Reuters
Paris, Oct 25: McLaren will have to pay over $50 million (24.4 million pounds) to the International Automobile Federation (FIA), which will use the money to promote safer motorsport worldwide, Formula One's governing body said on Wednesday.
"Following the judgement of the World Motor Sport Council on 13 September (when McLaren was fined), a sum in excess of $50 million will be paid in December to the FIA," the body said in a statement after a meeting of its world council in Paris.
"This will be used to establish the FIA Development Fund, which will assist the work of National Sporting Authorities (ASNs) in promoting the development of safer motor sport worldwide, especially in countries where the motor sport infrastructure is in need of support", the statement read.

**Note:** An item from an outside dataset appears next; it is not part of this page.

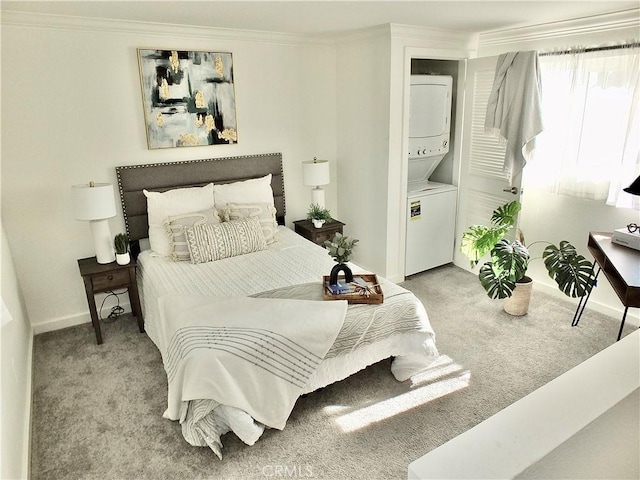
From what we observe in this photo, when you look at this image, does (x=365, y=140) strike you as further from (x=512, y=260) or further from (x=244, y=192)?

The money represents a fine handed to McLaren in September as a result of a spying controversy.
The FIA had imposed on McLaren a $100 million fine and the loss of their 2007 constructors' points.
The body then said the size of the fine could be halved ultimately, with revenues and prize money deducted from it according to where the team would have ended up at the end of the season with the points scored prior to the hearing.
The FIA also confirmed at Wednesday's meeting an extension of a total freeze on engine development, saying it would run for 10 years from 2008.
The body released its calendar of events for 2008, which features Formula One's first night race, to be held in Singapore on September 28.
Ferrari's request to keep supplying the Toro Rosso and Spyker teams with engines for the next two years has been accepted, the statement also read.
Spyker will become Force India next season after the FIA approved on Wednesday the decision of the team's new owner, Indian billionaire Vijay Mallya, to change its name.